Tip 2: Fast – Fasting isn’t about what you eat, but about when you eat. Fasting (also referred to as intermittent fasting) can lead to better health markers (including cholesterol, blood pressure, body weight, and body fat), easier weight loss, and has proven to be an effective treatment method for some diseases. For optimal benefit, we recommend fasting anywhere between 14 and 18 hours in each 24-hour period, as well as in between meals. Implementing your fast between dinner and breakfast goes hand-in-hand with giving your stomach a bedtime. Ending your dinner around 6 or 7 pm and waiting to eat breakfast till 9 or 10 am seems to work well for many people. Others find it easier to eat breakfast and dinner, while skipping lunch and implementing their fast during the daytime. And still others opt for dinner only, while skipping daytime eating altogether. We recommend finding what works best for you and your schedule and making it a routine.

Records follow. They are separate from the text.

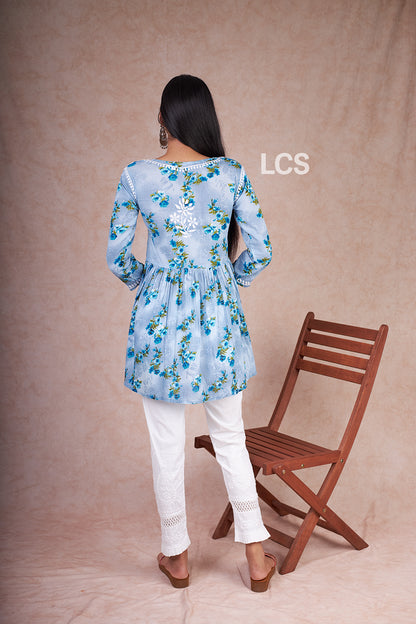 Mulmul Short Angrakha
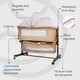 thumbnail image 5 of Cuna de Viaje Desmontable - Altura Ajustable de 6 Niveles - Tapiz Hipoalergénico - Para Recién Nacidos hasta 9 Kg Bebesit  Bassinet, 5 of 9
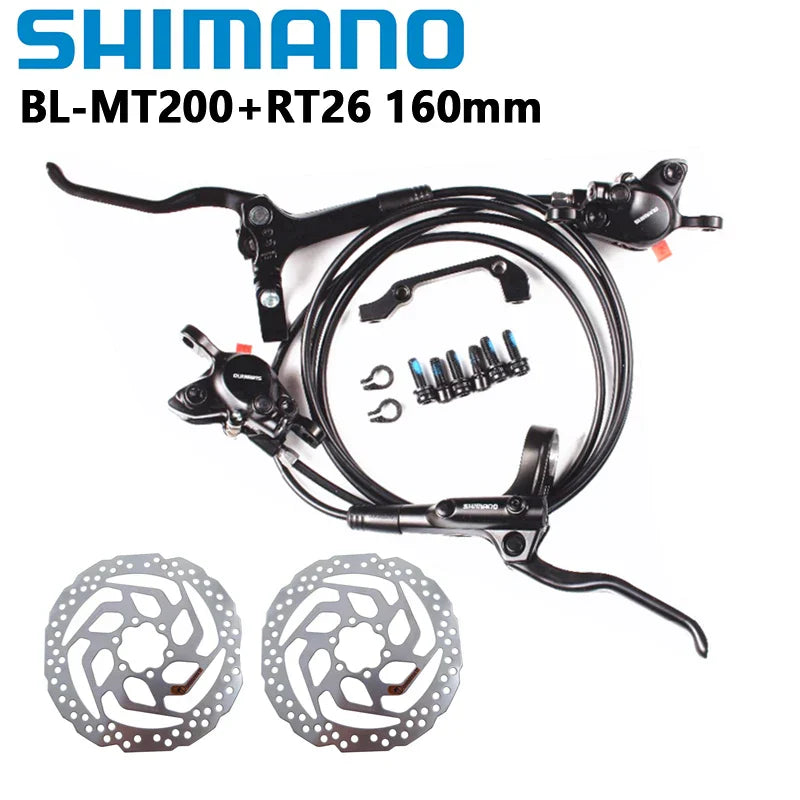Shimano MT200 Brake BL BR MTB E-bike Hydraulic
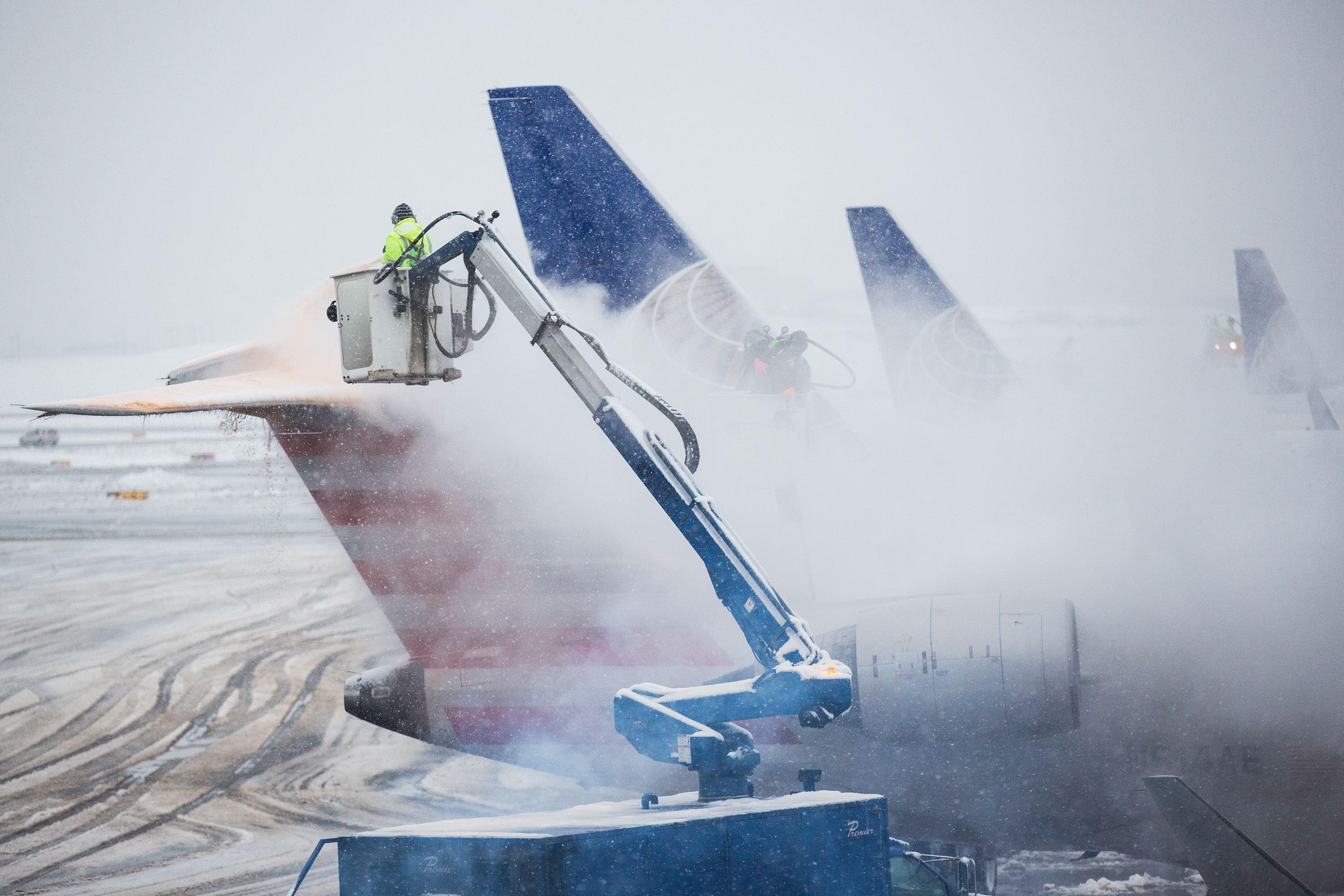 Noreaster Flight Cancellations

While you may think that fasting would increase your calorie intake in a 24-hour period because of the excessive hunger you’ll experience during the time in between meals, this is actually not the case. Studies show that calorie consumption doesn’t increase, and can in fact decrease in some individuals with fasting. In fact, consuming the same number of calories and foods alongside intermittent fasting results in improved health and body weight parameters when compared to consuming those foods without fasting. If 14 to 18 hours seems unsurmountable to you, try a gradual increase in fasting time, starting at 10 or 12 hours in between meals, then gradually increasing.
Tip 3: Find a restful outlet – If food is how you deal with stressful situations, finding an alternative and implementing a new way to de-stress when food cravings strike can be a game-changer in the stress eating cycle. Some examples of good replacements include taking a warm bath, going for a walk, lying down and meditating or deep breathing for 10 minutes, reading a book, exercising, etc. Each time you find yourself tempted to eat in order to ease your stress, try to pick one of these healthier choices instead.
Tip 4: Keep processed foods out of your actual and virtual carts – The most important and effective way to avoid eating unhealthy foods is by not purchasing them in the first place. If unhealthy food items don’t make it into the confines of your home, they won’t make it into your body! I can’t stress this enough. It’s not necessarily the reaching for the unhealthy food that’s the problem, but the physical act of placing the item into your cart (or driving through the drive-thru) in the first place that’s the problem. Avoiding this initial act can save you lots of struggle in the long run. Remember, it’s not necessarily the consumption of excessive calories that causes us to gain weight, but the consumption of unhealthy calories in the form of added sugars, trans-fats, and processed carbohydrates. Focus on stocking up on healthful foods in your home and getting rid of any items that may tempt you.